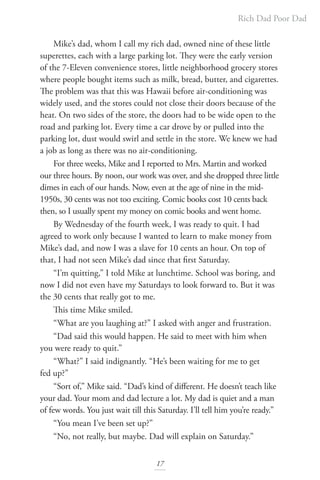 Rich Dad Poor Dad
17
Mike’s dad, whom I call my rich dad, owned nine of these little
superettes, each with a large parking lot. They were the early version
of the 7-Eleven convenience stores, little neighborhood grocery stores
where people bought items such as milk, bread, butter, and cigarettes.
The problem was that this was Hawaii before air-conditioning was
widely used, and the stores could not close their doors because of the
heat. On two sides of the store, the doors had to be wide open to the
road and parking lot. Every time a car drove by or pulled into the
parking lot, dust would swirl and settle in the store. We knew we had
a job as long as there was no air-conditioning.
For three weeks, Mike and I reported to Mrs. Martin and worked
our three hours. By noon, our work was over, and she dropped three little
dimes in each of our hands. Now, even at the age of nine in the mid-
1950s, 30 cents was not too exciting. Comic books cost 10 cents back
then, so I usually spent my money on comic books and went home.
By Wednesday of the fourth week, I was ready to quit. I had
agreed to work only because I wanted to learn to make money from
Mike’s dad, and now I was a slave for 10 cents an hour. On top of
that, I had not seen Mike’s dad since that first Saturday.
“I’m quitting,” I told Mike at lunchtime. School was boring, and
now I did not even have my Saturdays to look forward to. But it was
the 30 cents that really got to me.
This time Mike smiled.
“What are you laughing at?” I asked with anger and frustration.
“Dad said this would happen. He said to meet with him when
you were ready to quit.”
“What?” I said indignantly. “He’s been waiting for me to get
fed up?”
“Sort of,” Mike said. “Dad’s kind of different. He doesn’t teach like
your dad. Your mom and dad lecture a lot. My dad is quiet and a man
of few words. You just wait till this Saturday. I’ll tell him you’re ready.”
“You mean I’ve been set up?”
“No, not really, but maybe. Dad will explain on Saturday.”
 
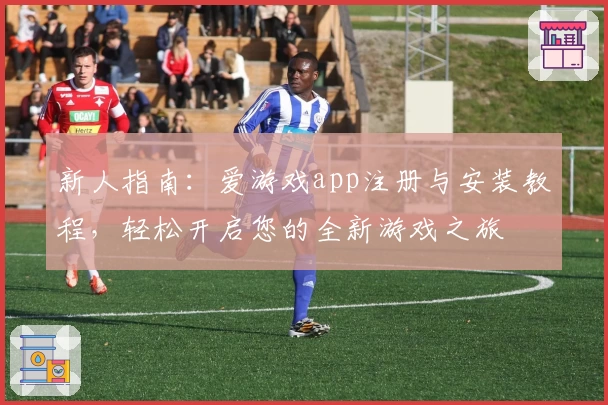 新人指南:爱游戏app注册与安装教程,轻松开启您的全新游戏之旅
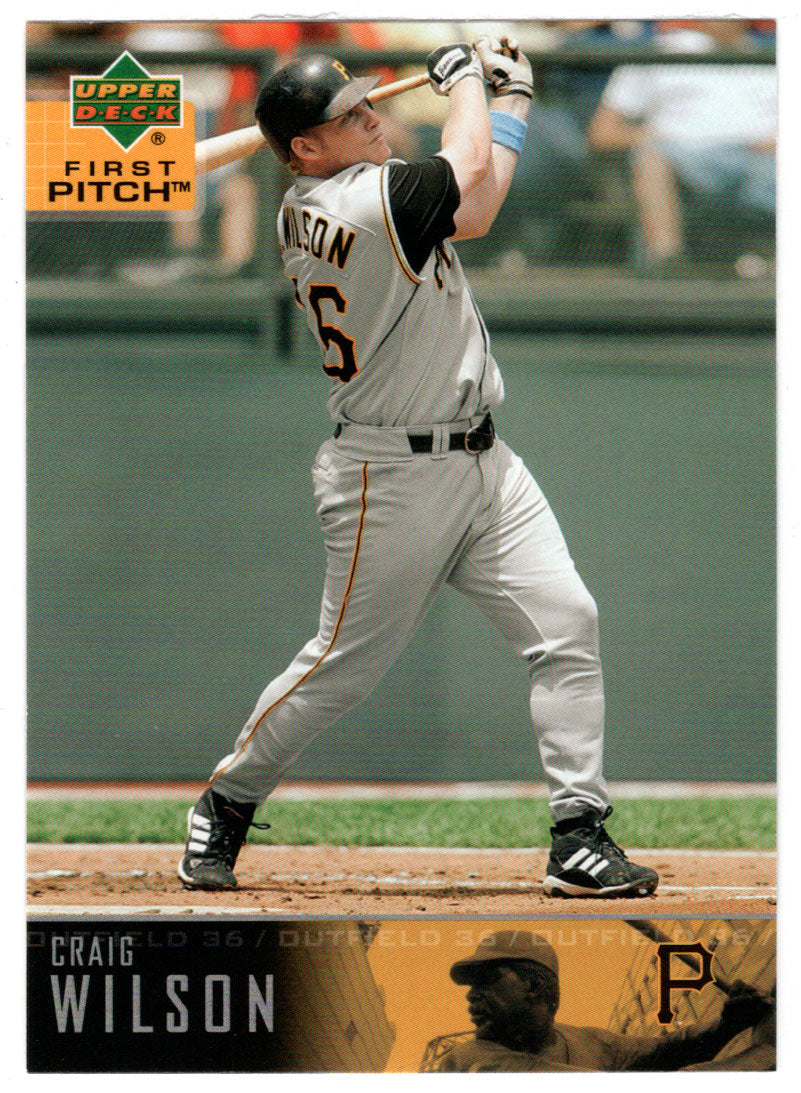 Craig Wilson - Pittsburgh Pirates (MLB Baseball Card) 2004 Upper Deck First Pitch # 245 Mint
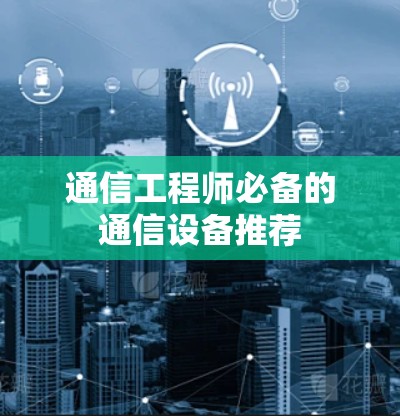 通信工程师必备的通信设备推荐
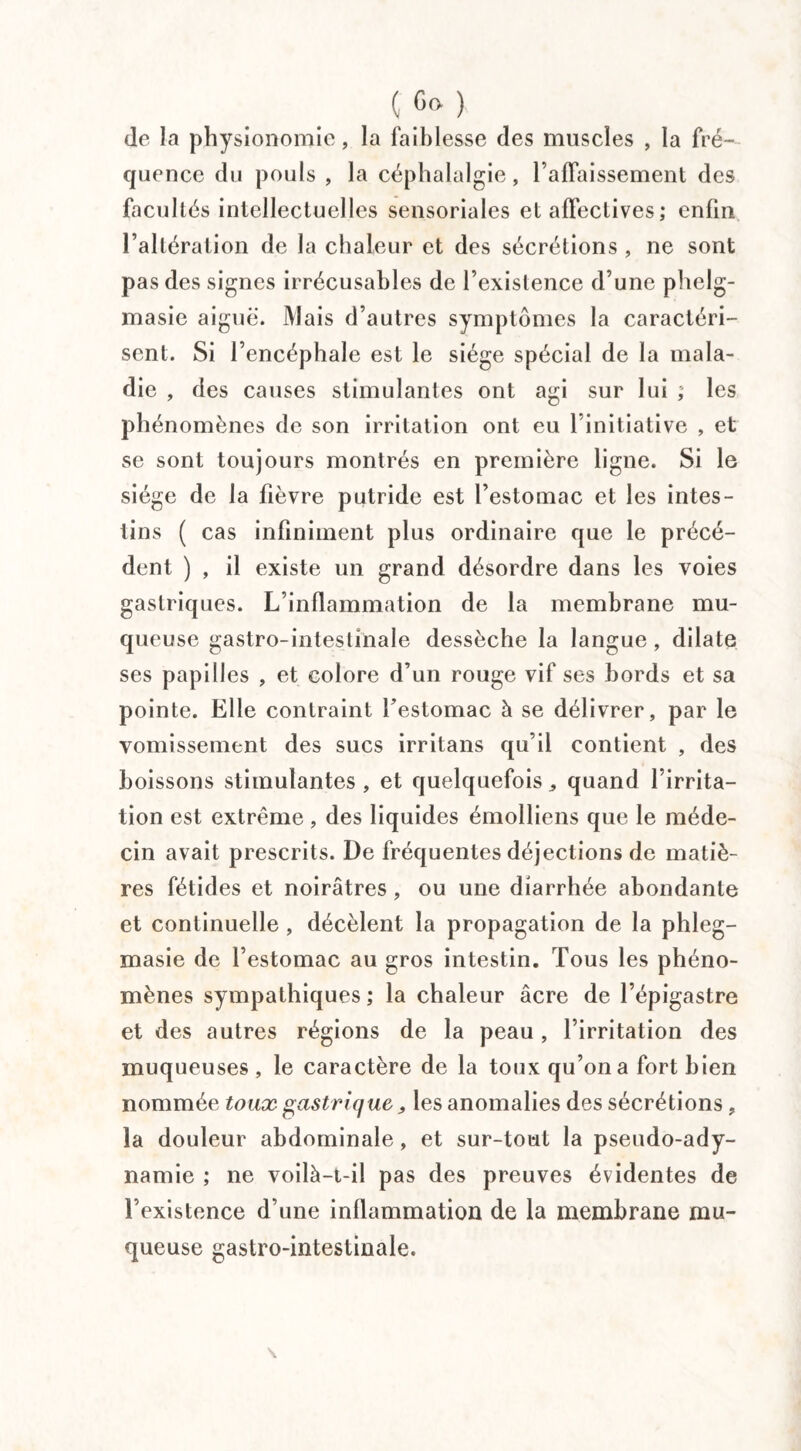 de la physionomie, la faiblesse des muscles , la fré¬ quence du pouls , la céphalalgie, rabaissement des facultés intellectuelles sensoriales et affectives ; enfin l’altération de la chaleur et des sécrétions , ne sont pas des signes irrécusables de l’existence d’une phelg- masie aiguë. Mais d’autres symptômes la caractéri¬ sent. Si l’encéphale est le siège spécial de la mala¬ die , des causes stimulantes ont agi sur lui , les phénomènes de son irritation ont eu 1 initiative , et se sont toujours montrés en première ligne. Si le siège de la fièvre putride est l’estomac et les intes¬ tins ( cas infiniment plus ordinaire que le précé¬ dent ) , il existe un grand désordre dans les voies gastriques. L’inflammation de la membrane mu¬ queuse gastro-intestinale dessèche la langue , dilate ses papilles , et colore d’un rouge vif ses bords et sa pointe. Elle contraint Festomac à se délivrer, par le vomissement des sucs irritans qu’il contient , des boissons stimulantes, et quelquefois,, quand l’irrita¬ tion est extrême , des liquides émolliens que le méde¬ cin avait prescrits. De fréquentes déjections de matiè¬ res fétides et noirâtres, ou une diarrhée abondante et continuelle , décèlent la propagation de la phleg- masie de l’estomac au gros intestin. Tous les phéno¬ mènes sympathiques ; la chaleur âcre de l’épigastre et des autres régions de la peau, l’irritation des muqueuses , le caractère de la toux qu’on a fort bien nommée toux gastrique „ les anomalies des sécrétions , la douleur abdominale, et sur-tout la pseudo-ady¬ namie ; ne voilà-t-il pas des preuves évidentes de l’existence d’une inflammation de la membrane mu¬ queuse gastro-intestinale.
◇ ◇ ◇ ◇ ◇ ◇ ◇
### Task statement
Once you have checked every line of the material above, return the ones that hold the string "What".

### Answer to the exercise
“What are you laughing at?” I asked with anger and frustration.
“What?” I said indignantly. “He’s been waiting for me to get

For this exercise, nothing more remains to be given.